Romans 14

Introduction: Not every choice we make involves issues of right and wrong. Some choices we make involve matters of personal opinion. One of the challenges we face as Christians is being able to distinguish between doctrine and opinion. First century Christians faced the same challenge. In Romans 14 Paul addresses some of these matters.

I. Dietary Preferences and Special Days (14:1-12)

A. Paul identifies two classes of people in verse two: those who believe that they may eat anything they like and those who eat vegetables only, the latter being identified as “the weak person.”

1. The church is told to welcome the weak brother/sister, but not for the purpose of arguing over this matter of personal judgment (14:1).

2. The one who eats meat is not to despise the one who doesn’t, and the vegetarian is not to pass judgment on the one who eats meat (14:3).

3. We do not have the authority to pass judgment on the servant of another (14:4). God is the master of my brother, not me. We do not answer to each other for our decisions, but to God.

B. Another example of a matter of personal judgment is in the area of special days. “One person esteems one day as better than another, while another esteems all days alike” (14:5).

1. Whatever these days are, they are days that individual Christians are observing “in honor of the Lord.” The same is true for those who have dietary preferences (14:6).

2. The choices we make in life are not made in complete isolation. Our lives are lived for God and we belong to him, even in death (14:7-9).

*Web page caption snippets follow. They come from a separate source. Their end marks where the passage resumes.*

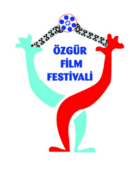 Özgür Film Festivali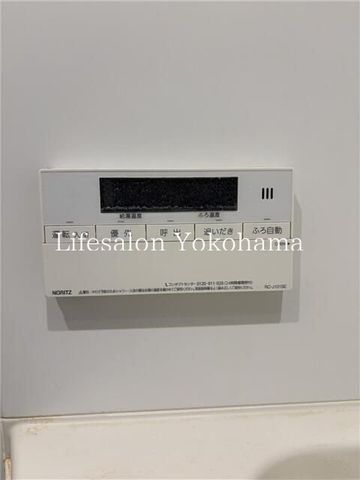 �y�o�X�z�@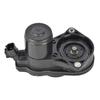 46310-33010 Parking Brake Actuator Assembly Fit for Toyota  Avalon Corolla Sedan Sienna Lexus ES250 NX350 Automotive Brake Motor
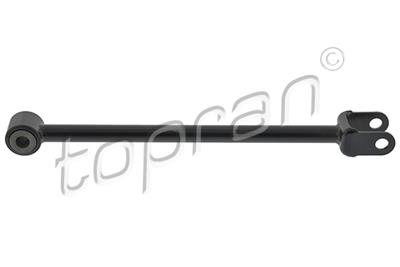 TOPRAN 701 445 Číslo výrobce: 701 445 001. EAN: 1159480000013.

C. Instead of passing judgments on each other over matters of opinion, we should focus on our own lives knowing that each person will give an account of himself to God (14:10-12).

II. Considering How Our Actions Affect Others (14:13-23)

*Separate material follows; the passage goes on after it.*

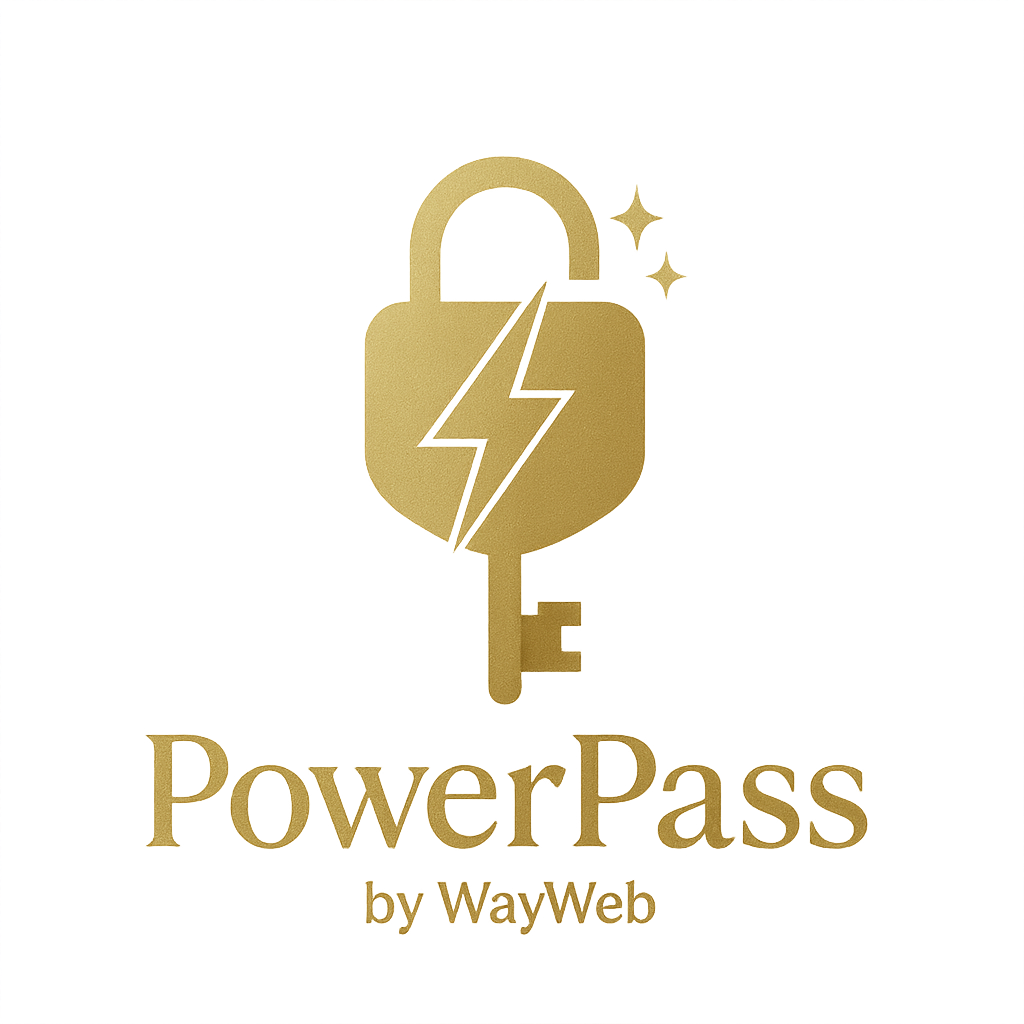 PowerPass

A. Instead of passing judgment on each other over matters of personal opinion, Paul wants them to make sure that they are not putting hindrances and occasions of stumbling in the way of others (14:13).

B. Paul introduces in this section the role of the conscience and the importance of not violating it. In the case of eating meat, there is no law that prohibits eating meat. But if one cannot eat meat with a clear conscience, he should not eat (14:14).

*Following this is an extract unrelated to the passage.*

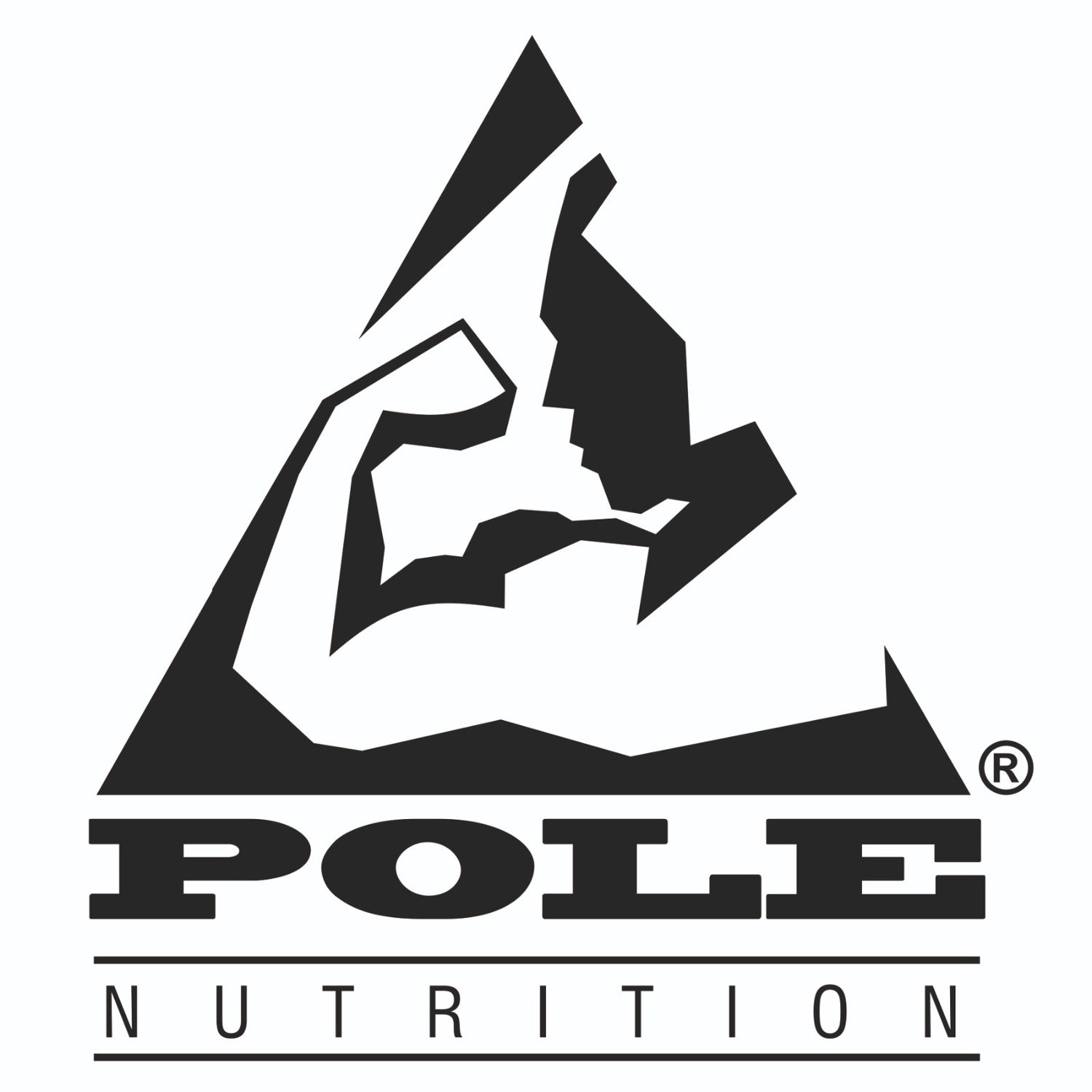 Pole Nutrition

C. Those who eat meat are to consider how that action might affect weaker Christians. If the meat-eater flaunts his right in front of weaker brothers, he is no longer walking in love and is offering the opportunity for something that is good to be spoken of as evil (14:15-16).

D. There are things far more important than eating and drinking. Righteousness, peace, and joy in the Holy Spirit are more important than what a person eats or drinks (14:17). Therefore, our desire should be to pursue things that promote peace, not conflict (14:18).

E. Paul restates the importance of not destroying a brother by causing him to stumble over a matter of opinion (14:20-21).

1. Remember: to make a brother “stumble” would involve that brother engaging in the action that he thinks is wrong.

2. Just because someone thinks that eating meat is wrong does not mean that everyone else must stop eating it. But if I use my influence to get someone to eat meat in violation of his conscience, then I’ve caused him to stumble.

F. With regard to these optional matters, we should not turn them into matters of argument and division. Happy are those who do not have to wrestle with their consciences over these things (14:22). But those who do should never violate their consciences (14:23).

Conclusion: It is not always easy to allow others to do things differently, even in matters of opinion. After all, I would not hold the opinions I hold if I did not think they were right. But in matters of individual judgment, we must allow each person to answer to his master, not to us.